Action item - Nothing in the data is to be left out; copy it exactly.
(Records supplied Opens)
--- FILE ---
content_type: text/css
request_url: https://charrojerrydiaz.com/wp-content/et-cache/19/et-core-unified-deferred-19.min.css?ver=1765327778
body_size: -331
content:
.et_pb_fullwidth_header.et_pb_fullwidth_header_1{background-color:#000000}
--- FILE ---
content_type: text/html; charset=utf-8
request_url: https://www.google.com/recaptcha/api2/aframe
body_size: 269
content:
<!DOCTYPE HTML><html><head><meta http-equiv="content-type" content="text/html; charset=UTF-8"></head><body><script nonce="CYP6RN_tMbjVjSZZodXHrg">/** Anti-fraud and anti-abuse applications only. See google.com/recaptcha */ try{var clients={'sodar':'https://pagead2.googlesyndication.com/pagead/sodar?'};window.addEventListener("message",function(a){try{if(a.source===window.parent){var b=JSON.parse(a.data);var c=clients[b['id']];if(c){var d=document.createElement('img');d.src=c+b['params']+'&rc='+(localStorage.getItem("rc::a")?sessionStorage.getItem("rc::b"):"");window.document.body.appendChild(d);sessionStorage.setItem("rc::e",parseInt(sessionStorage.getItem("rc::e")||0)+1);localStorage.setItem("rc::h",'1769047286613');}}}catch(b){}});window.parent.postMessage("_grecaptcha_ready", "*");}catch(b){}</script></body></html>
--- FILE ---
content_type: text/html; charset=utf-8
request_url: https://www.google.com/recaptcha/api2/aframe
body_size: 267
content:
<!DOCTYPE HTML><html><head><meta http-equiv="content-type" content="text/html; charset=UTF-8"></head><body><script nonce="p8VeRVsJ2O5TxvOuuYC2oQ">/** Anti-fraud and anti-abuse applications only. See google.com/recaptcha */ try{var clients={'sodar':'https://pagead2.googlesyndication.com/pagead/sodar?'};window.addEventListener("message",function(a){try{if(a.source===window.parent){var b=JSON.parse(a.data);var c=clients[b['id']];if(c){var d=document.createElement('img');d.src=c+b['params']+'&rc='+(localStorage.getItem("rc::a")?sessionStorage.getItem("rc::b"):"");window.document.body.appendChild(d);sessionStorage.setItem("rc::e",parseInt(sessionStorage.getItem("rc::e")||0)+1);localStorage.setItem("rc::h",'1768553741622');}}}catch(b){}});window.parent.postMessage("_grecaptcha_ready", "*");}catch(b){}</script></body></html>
(Records supplied Closes)
Response to the task -
--- FILE ---
content_type: text/css
request_url: https://charrojerrydiaz.com/wp-content/et-cache/19/et-core-unified-deferred-19.min.css?ver=1765327778
body_size: -331
content:
.et_pb_fullwidth_header.et_pb_fullwidth_header_1{background-color:#000000}
--- FILE ---
content_type: text/html; charset=utf-8
request_url: https://www.google.com/recaptcha/api2/aframe
body_size: 269
content:
<!DOCTYPE HTML><html><head><meta http-equiv="content-type" content="text/html; charset=UTF-8"></head><body><script nonce="CYP6RN_tMbjVjSZZodXHrg">/** Anti-fraud and anti-abuse applications only. See google.com/recaptcha */ try{var clients={'sodar':'https://pagead2.googlesyndication.com/pagead/sodar?'};window.addEventListener("message",function(a){try{if(a.source===window.parent){var b=JSON.parse(a.data);var c=clients[b['id']];if(c){var d=document.createElement('img');d.src=c+b['params']+'&rc='+(localStorage.getItem("rc::a")?sessionStorage.getItem("rc::b"):"");window.document.body.appendChild(d);sessionStorage.setItem("rc::e",parseInt(sessionStorage.getItem("rc::e")||0)+1);localStorage.setItem("rc::h",'1769047286613');}}}catch(b){}});window.parent.postMessage("_grecaptcha_ready", "*");}catch(b){}</script></body></html>
--- FILE ---
content_type: text/html; charset=utf-8
request_url: https://www.google.com/recaptcha/api2/aframe
body_size: 267
content:
<!DOCTYPE HTML><html><head><meta http-equiv="content-type" content="text/html; charset=UTF-8"></head><body><script nonce="p8VeRVsJ2O5TxvOuuYC2oQ">/** Anti-fraud and anti-abuse applications only. See google.com/recaptcha */ try{var clients={'sodar':'https://pagead2.googlesyndication.com/pagead/sodar?'};window.addEventListener("message",function(a){try{if(a.source===window.parent){var b=JSON.parse(a.data);var c=clients[b['id']];if(c){var d=document.createElement('img');d.src=c+b['params']+'&rc='+(localStorage.getItem("rc::a")?sessionStorage.getItem("rc::b"):"");window.document.body.appendChild(d);sessionStorage.setItem("rc::e",parseInt(sessionStorage.getItem("rc::e")||0)+1);localStorage.setItem("rc::h",'1768553741622');}}}catch(b){}});window.parent.postMessage("_grecaptcha_ready", "*");}catch(b){}</script></body></html>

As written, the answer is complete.